WHAT IS REQUIRED
Copy the records below verbatim, starting at their first line and ending at the line that contains "3.00 metres". Include both of those lines and nothing past the second.

— start of MATERIAL FOR THIS TASK —

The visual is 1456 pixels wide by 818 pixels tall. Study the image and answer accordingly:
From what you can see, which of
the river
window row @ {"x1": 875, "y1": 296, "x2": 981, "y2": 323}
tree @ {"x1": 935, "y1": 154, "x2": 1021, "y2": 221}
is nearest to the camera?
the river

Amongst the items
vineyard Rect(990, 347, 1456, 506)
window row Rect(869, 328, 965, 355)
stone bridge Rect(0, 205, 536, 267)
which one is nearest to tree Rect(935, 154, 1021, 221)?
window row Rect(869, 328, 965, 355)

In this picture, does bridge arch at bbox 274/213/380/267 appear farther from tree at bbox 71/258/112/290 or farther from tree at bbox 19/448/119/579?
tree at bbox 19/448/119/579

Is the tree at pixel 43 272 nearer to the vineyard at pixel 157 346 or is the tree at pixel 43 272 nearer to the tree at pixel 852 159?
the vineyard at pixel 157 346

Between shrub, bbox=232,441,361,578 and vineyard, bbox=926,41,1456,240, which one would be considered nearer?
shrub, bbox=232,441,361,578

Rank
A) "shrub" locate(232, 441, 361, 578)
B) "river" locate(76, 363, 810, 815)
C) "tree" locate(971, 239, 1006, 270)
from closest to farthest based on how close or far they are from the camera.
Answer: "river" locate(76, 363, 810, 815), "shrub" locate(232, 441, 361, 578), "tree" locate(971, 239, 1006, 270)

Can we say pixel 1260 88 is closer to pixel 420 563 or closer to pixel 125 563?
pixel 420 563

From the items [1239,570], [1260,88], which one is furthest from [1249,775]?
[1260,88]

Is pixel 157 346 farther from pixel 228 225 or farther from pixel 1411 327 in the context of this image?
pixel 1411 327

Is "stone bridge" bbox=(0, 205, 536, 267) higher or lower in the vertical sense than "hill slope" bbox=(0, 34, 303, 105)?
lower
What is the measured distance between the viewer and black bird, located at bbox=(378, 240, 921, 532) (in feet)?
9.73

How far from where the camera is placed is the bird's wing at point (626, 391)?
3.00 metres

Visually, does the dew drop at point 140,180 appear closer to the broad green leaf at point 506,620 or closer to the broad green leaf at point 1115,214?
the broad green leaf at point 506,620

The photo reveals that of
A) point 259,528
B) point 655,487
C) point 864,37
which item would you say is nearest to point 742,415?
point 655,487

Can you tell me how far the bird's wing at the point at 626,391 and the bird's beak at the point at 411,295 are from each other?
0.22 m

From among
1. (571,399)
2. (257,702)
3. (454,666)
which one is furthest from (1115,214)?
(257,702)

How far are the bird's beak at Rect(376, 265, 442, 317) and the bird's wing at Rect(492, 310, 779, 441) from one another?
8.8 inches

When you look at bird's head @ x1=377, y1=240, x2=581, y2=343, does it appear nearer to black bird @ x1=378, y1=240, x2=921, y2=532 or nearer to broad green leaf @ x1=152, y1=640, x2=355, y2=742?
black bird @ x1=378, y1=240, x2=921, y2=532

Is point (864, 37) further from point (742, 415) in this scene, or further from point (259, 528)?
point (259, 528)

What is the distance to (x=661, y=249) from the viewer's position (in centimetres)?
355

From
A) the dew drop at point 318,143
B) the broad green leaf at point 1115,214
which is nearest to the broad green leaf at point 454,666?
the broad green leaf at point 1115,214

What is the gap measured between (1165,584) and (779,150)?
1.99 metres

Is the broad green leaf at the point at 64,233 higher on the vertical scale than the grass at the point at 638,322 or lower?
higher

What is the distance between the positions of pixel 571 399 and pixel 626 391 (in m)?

— end of MATERIAL FOR THIS TASK —

OUTPUT OF THE EXERCISE
The visual is 1456 pixels wide by 818 pixels tall. Study the image and answer accordingly:
From what you can see, which of
the river
window row @ {"x1": 875, "y1": 296, "x2": 981, "y2": 323}
tree @ {"x1": 935, "y1": 154, "x2": 1021, "y2": 221}
is nearest to the camera?
the river

Amongst the items
vineyard Rect(990, 347, 1456, 506)
window row Rect(869, 328, 965, 355)
stone bridge Rect(0, 205, 536, 267)
which one is nearest to tree Rect(935, 154, 1021, 221)?
window row Rect(869, 328, 965, 355)

In this picture, does bridge arch at bbox 274/213/380/267 appear farther from tree at bbox 71/258/112/290 or farther from tree at bbox 19/448/119/579?
tree at bbox 19/448/119/579

Is the tree at pixel 43 272 nearer to the vineyard at pixel 157 346 or is the tree at pixel 43 272 nearer to the tree at pixel 852 159?
the vineyard at pixel 157 346

Between shrub, bbox=232,441,361,578 and vineyard, bbox=926,41,1456,240, which one would be considered nearer?
shrub, bbox=232,441,361,578

Rank
A) "shrub" locate(232, 441, 361, 578)
B) "river" locate(76, 363, 810, 815)
C) "tree" locate(971, 239, 1006, 270)
from closest to farthest based on how close or far they are from the camera.
Answer: "river" locate(76, 363, 810, 815), "shrub" locate(232, 441, 361, 578), "tree" locate(971, 239, 1006, 270)

Can we say pixel 1260 88 is closer to pixel 420 563 or closer to pixel 125 563?
pixel 420 563

From the items [1239,570], [1260,88], which one is furthest from [1249,775]?
[1260,88]

Is pixel 157 346 farther from pixel 228 225 or farther from pixel 1411 327 in the context of this image?
pixel 1411 327

Is "stone bridge" bbox=(0, 205, 536, 267) higher or lower in the vertical sense than "hill slope" bbox=(0, 34, 303, 105)?
lower
What is the measured distance between the viewer and black bird, located at bbox=(378, 240, 921, 532) (in feet)?
9.73

How far from where the camera is placed is the bird's wing at point (626, 391)?
3.00 metres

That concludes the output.